Thread: How to extract variables from between html tags?

  1. #1
    Registered User
    Join Date
    Oct 2009
    Posts
    4

    How to extract variables from between html tags?

    Suppose something like this:

    Code:
    <span class="gugugug">1</span>
    
    <span class="krakaka">enchanted</span><span class="gagaga">chocolate bar</span>
    
    <span class="gugugug">2</span>
    
    <span class="krakaka">very remarkable</span><span class="gagaga">flavored cookies</span>
    
    <span class="gugugug">3</span>
    
    <span class="krakaka">fascinating</span><span class="gagaga">strawberries</span>
    
    (...)
    
    <span class="gugugug">254</span>
    
    <span class="krakaka">amazing</span><span class="gagaga">pineapples</span>
    
    (...)
    And it goes on.

    I need to extract the data between the <span> tags and put it in a bidimensional array. But what piece of code do I need in order to extract the words between the tags?

  2. #2
    Registered User
    Join Date
    Oct 2006
    Posts
    3,445
    look at libxml. it can also be used with html, and I've heard it works quite well.

  3. #3
    Guest Sebastiani's Avatar
    Join Date
    Aug 2001
    Location
    Waterloo, Texas
    Posts
    5,708
    The 'piece of code' is called an HTML parser.

  4. #4
    Registered User
    Join Date
    Oct 2009
    Posts
    4
    Well, I don't really want to do anything other than extract the words between the tags. I want "1", "enchanted" and "chocolate bar" to be on the first vertical row of the bidimensional array, and "2", "very remarkable" and "flavored cookies" on the second vertical row of the bidimensional array, and so on.

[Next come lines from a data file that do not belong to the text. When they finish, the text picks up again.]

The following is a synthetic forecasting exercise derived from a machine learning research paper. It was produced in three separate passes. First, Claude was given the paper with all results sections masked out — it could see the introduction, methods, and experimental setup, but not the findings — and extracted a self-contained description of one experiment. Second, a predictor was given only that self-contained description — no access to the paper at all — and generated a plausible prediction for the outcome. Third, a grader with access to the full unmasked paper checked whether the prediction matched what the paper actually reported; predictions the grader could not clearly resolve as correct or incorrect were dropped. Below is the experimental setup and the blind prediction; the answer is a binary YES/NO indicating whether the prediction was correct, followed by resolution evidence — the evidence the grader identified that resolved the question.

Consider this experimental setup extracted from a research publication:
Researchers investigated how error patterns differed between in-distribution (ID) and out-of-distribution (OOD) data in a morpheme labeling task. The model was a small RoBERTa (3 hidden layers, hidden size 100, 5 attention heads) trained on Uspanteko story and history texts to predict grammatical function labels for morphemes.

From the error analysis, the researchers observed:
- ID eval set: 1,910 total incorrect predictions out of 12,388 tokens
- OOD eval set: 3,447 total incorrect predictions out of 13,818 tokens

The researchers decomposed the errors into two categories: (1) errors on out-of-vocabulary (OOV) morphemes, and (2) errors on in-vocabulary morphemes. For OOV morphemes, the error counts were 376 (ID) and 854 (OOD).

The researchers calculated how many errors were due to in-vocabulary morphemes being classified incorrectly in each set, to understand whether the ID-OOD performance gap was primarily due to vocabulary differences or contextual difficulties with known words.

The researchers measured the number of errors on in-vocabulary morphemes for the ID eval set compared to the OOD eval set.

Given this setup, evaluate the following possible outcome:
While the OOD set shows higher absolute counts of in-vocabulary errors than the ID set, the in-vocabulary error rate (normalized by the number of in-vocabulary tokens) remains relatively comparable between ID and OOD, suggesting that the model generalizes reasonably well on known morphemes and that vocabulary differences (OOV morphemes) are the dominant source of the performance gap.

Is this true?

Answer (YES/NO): NO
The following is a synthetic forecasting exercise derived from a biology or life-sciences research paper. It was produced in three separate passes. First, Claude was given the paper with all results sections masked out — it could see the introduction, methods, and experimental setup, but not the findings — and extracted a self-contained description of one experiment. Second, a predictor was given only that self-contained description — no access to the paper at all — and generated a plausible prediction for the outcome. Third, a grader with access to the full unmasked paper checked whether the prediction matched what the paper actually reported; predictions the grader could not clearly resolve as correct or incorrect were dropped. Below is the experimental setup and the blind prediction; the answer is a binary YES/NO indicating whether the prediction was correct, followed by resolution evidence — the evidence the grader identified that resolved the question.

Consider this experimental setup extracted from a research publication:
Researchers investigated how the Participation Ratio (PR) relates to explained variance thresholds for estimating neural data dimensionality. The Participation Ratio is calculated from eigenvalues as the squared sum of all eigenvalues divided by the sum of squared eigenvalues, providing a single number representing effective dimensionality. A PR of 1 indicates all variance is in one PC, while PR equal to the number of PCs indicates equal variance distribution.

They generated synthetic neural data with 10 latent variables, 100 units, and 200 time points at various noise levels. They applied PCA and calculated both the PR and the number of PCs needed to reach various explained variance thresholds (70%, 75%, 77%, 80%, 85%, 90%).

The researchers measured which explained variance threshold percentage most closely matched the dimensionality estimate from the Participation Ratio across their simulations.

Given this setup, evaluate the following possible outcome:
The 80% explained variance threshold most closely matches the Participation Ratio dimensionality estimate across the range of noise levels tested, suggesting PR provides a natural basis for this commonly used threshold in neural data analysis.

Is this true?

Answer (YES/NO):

    "gugugug", "krakaka" and "gagaga" are not important. So basically, it's not important that it's html.

    I know that if I use this:

    Code:
    char lol[] = { '<', 's', 'p', 'a', 'n', ' ', 'c', 'l', 'a', 's', 's', '=', '"', 'g', 'u', 'g', 'u', 'g', 'u', 'g', '"', '>', '\0' };
    I can treat the html bit as a simple string that I want to ignore.

    But I don't know how to get what is between the <span> and </span>.

    Is there a way to tell C++ to go to the end of <span class="gugugug">, add what is between the > and the </span> to an array, and then go to <span class="krakaka">, get what is between the > and < over there, and then continue in that style?

    I'm thinking it's simple code, so can you help me out?
    Last edited by purpleturple; 10-02-2009 at 02:18 PM.

  5. #5
    Guest Sebastiani's Avatar
    Join Date
    Aug 2001
    Location
    Waterloo, Texas
    Posts
    5,708
    And what if you get:

    Code:
    <span    class  =   'gugugug'         
    
    >
    >> I can treat the html bit as a simple string that I want to ignore.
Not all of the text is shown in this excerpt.